Pour 2023, le budget d’intervention du CNM ne devrait pas être trop largement inférieur à celui de 2022. En effet, l’établissement a pu compléter les crédits disponibles pour financer ses aides sélectives par 20 millions d’euros de redéploiement en 2023 de crédits exceptionnels 2022 et 20 millions d’euros de retrait d’engagement ou d’annulation d’aides exceptionnelles. Plus de 60 millions d’euros d’aides devraient avoir été accordées à l’ensemble du secteur musical en 2023.
Aides sélectives accordées par le CNM en 2023
(en millions d’euros)
Source : commission des finances d’après le CNM
Les conséquences du non renforcement des moyens du CNM en 2024
D’après le CNM, la contrainte budgétaire réduirait dès 2024 le nombre de projets aidés ou le montant d’aide moyenne.
Sur le programme d’aide à la production phonographique pour les projets de musiques actuelles, l’enveloppe globale tomberait de 4 millions d’euros en 2022 à 1,15 million d’euros en 2024. Si le choix était fait de maintenir l’aide moyenne actuelle par projet, alors seulement 28 % de ceux-ci pourraient être aidés en 2024.
Les festivals seraient également profondément impactés, avec un volume d’aides passant mécaniquement de 6,6 millions d’euros en 2023 à seulement 2 millions d’euros en 2024. Cela représenterait une baisse de 40 % du nombre de projets aidés par rapport à 2022, dans un contexte de stagnation des financements des collectivités territoriales et d’explosion des coûts artistiques, techniques et énergétiques.
L’aide au développement international retomberait de 4 millions d’euros en 2023 à 1,4 million en 2024. À aide moyenne égale, seuls 186 projets pourraient être aidés en 2024 et 173 seraient évincés par rapport à 2023.
Source : CNM
Bien que la question ait déjà suscité des débats au cours des dernières années, le ministère de la culture a différé à 2024 le choix de mettre en oeuvre un nouveau prélèvement. Une mission a été confiée en ce sens au sénateur Julien Bargeton, dont les conclusions ont été rendues en avril 202314(*).

——

CONSIGNE 1: D'après l'extrait sur le budget du CNM, pourquoi le budget d'intervention de 2023 ne devrait-il pas être trop largement inférieur à celui de 2022 ? Répondez en une à trois phrases.
CONSIGNE 2: Reprenez l'extrait sur le budget du CNM et poursuivez-le à partir de sa dernière phrase.

DONNÉES ENREGISTRÉES:
——

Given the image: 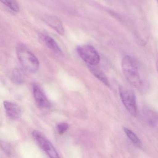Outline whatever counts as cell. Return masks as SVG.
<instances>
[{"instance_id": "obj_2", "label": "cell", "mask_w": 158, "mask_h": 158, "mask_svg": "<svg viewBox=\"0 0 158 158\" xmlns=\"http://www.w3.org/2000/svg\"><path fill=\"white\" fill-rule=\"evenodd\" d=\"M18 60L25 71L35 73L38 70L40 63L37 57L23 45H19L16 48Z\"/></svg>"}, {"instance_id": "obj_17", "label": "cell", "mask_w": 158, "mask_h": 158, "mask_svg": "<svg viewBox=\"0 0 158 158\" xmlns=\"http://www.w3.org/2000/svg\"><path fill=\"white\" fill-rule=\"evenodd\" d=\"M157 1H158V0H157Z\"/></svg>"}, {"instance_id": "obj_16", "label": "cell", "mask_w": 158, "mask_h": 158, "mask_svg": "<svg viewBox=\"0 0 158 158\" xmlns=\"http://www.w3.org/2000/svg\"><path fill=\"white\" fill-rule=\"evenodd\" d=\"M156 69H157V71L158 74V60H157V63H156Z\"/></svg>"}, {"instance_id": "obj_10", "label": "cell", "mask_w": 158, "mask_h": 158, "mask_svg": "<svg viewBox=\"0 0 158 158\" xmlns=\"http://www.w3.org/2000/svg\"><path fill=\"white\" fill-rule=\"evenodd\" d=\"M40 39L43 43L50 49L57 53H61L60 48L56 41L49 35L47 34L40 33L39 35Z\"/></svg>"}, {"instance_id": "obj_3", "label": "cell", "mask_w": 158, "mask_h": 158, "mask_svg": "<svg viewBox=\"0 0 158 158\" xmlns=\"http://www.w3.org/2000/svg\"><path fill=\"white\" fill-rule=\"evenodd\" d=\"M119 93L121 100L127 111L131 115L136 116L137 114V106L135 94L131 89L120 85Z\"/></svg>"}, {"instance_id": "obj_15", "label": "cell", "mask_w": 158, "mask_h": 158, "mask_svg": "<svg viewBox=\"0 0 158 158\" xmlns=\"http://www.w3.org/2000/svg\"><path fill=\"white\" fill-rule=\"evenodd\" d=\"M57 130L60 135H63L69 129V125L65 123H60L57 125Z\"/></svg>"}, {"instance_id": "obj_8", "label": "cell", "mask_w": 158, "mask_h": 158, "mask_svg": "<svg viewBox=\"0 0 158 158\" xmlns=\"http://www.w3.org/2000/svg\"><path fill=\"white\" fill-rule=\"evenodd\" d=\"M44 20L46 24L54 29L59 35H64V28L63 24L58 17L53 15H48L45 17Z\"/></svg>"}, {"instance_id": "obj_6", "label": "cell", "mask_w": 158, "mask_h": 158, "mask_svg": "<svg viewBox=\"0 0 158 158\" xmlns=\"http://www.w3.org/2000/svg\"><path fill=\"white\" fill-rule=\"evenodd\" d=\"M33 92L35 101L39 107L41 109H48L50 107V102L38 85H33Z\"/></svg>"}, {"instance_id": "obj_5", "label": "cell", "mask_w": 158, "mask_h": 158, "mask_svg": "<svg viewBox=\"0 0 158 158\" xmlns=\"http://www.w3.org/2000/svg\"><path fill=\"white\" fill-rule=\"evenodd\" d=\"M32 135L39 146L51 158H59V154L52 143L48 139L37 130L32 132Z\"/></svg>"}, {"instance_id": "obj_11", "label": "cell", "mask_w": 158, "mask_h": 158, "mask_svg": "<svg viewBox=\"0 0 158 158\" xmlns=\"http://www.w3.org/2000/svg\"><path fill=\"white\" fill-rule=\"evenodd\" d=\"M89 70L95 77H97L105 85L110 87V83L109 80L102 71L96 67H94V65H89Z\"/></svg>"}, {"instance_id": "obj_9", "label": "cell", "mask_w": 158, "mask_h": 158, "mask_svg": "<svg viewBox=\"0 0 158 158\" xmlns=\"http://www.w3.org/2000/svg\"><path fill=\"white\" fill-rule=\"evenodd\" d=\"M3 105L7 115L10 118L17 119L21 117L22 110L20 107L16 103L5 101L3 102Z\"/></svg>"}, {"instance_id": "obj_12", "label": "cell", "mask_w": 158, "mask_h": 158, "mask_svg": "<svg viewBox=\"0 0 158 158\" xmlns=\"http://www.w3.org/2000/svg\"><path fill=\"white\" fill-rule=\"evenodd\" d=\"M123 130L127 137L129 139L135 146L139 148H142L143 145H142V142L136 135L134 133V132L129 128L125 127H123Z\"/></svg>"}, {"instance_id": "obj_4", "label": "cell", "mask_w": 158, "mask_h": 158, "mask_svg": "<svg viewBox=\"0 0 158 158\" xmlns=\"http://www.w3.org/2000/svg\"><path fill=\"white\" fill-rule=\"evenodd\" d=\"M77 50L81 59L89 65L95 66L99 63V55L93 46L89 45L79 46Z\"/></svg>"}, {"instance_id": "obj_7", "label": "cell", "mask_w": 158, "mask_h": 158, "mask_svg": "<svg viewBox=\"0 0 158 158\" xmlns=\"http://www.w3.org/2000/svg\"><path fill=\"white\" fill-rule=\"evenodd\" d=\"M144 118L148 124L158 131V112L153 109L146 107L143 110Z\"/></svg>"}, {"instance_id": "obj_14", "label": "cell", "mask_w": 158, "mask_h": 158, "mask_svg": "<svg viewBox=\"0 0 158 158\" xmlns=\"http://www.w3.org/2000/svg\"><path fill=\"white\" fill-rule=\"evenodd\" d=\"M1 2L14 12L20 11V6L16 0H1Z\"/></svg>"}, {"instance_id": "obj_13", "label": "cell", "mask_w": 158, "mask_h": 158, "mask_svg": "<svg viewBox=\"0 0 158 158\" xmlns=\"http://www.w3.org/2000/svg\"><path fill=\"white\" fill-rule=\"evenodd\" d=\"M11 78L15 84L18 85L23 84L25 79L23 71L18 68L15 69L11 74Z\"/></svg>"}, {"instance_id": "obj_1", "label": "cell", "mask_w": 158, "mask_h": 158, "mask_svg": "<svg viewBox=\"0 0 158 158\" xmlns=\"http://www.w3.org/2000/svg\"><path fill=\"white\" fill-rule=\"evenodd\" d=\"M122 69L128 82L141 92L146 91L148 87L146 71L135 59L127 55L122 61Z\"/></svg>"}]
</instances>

——

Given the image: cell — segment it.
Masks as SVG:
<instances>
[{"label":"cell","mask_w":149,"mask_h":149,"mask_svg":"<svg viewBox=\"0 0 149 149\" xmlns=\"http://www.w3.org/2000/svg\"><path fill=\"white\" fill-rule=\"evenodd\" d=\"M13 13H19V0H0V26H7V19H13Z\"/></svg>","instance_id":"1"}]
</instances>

——

RÉSULTAT OBTENU 1: L'établissement a pu compléter les crédits disponibles pour ses aides sélectives grâce à deux apports. Le premier est un redéploiement en 2023 de 20 millions d'euros de crédits exceptionnels de 2022. Le second provient de 20 millions d'euros de retraits d'engagement ou d'annulations d'aides exceptionnelles.

RÉSULTAT OBTENU 2:
S’agissant de la recherche de financements pour le CNM, le rapport Bargeton évacue 4 pistes principales :
– l’augmentation par une contribution budgétaire. Cette option, qui supposerait un doublement des crédits accordés au CNM, ne constitue pas une réponse à l’asymétrie de financement entre spectacle vivant et musique enregistrée. L’idée générale doit davantage être celle selon laquelle, alors que la filière musicale se porte globalement bien, « les nouvelles ressources doivent venir de la filière elle-même » ;
– une contribution des organismes de gestion collective (OGC), tels que la SACEM, la Spedidam ou l’Adami. Dans la mesure où ceux-ci ne versent, suite à l’arrêt RAAP précédemment mentionné, qu’une part faible de la contribution prévue en 2020, cette possibilité ne semble pas réaliste ;
– l’affectation au CNM d’une taxe sur les matériels audio ou de la taxe sur les services fournis par les opérateurs de communications électroniques (TOCE), qui s’avèrerait sans doute contraire aux nouvelles dispositions de la loi organique relative aux lois de finances (LOLF) du 1er août 2001. Un tel mécanisme devrait en outre être articulé avec la redevance pour copie privée, qui vise déjà certains appareils ;
– l’affectation au CNM d’une partie de la taxe sur les services numériques. Cette taxe ayant vocation à être temporaire d’une part, et ne visant pas exclusivement des opérateurs dans le domaine de la musique, d’autre part, cette affectation serait sans doute également contraire à la LOLF.
En conséquence, deux pistes restaient privilégiées.
– l’aménagement de la taxe sur la diffusion en vidéo physique et en ligne de contenus audiovisuel (TSV), dite taxe Netflix ou Youtube, assise sur les opérations de vente et de location de vidéo physique, les abonnements à des plateformes ou les revenus publicitaires perçus par celles-ci. Son produit est aujourd’hui intégralement affecté au Centre national du cinéma et de l’image animée (CNC). S’agissant des plateformes de vidéos en ligne de type Youtube, la taxe est assise sur les revenus publicitaires perçus. Un abattement de 66 % est mis en place pour les revenus tirés de la diffusion de contenus non professionnels. La suppression de cet abattement et le reversement de la somme équivalente au CNM aurait pu être envisagés ;
– la création d’une nouvelle taxe, dite « taxe streaming ». Cette option était privilégiée par le rapport Bargeton. La mission proposait une contribution à 1,75 % pour l’ensemble des activités musicales, pour un rendement annuel attendu d’environ 20 millions d’euros visant à la fois le streaming payant et gratuit.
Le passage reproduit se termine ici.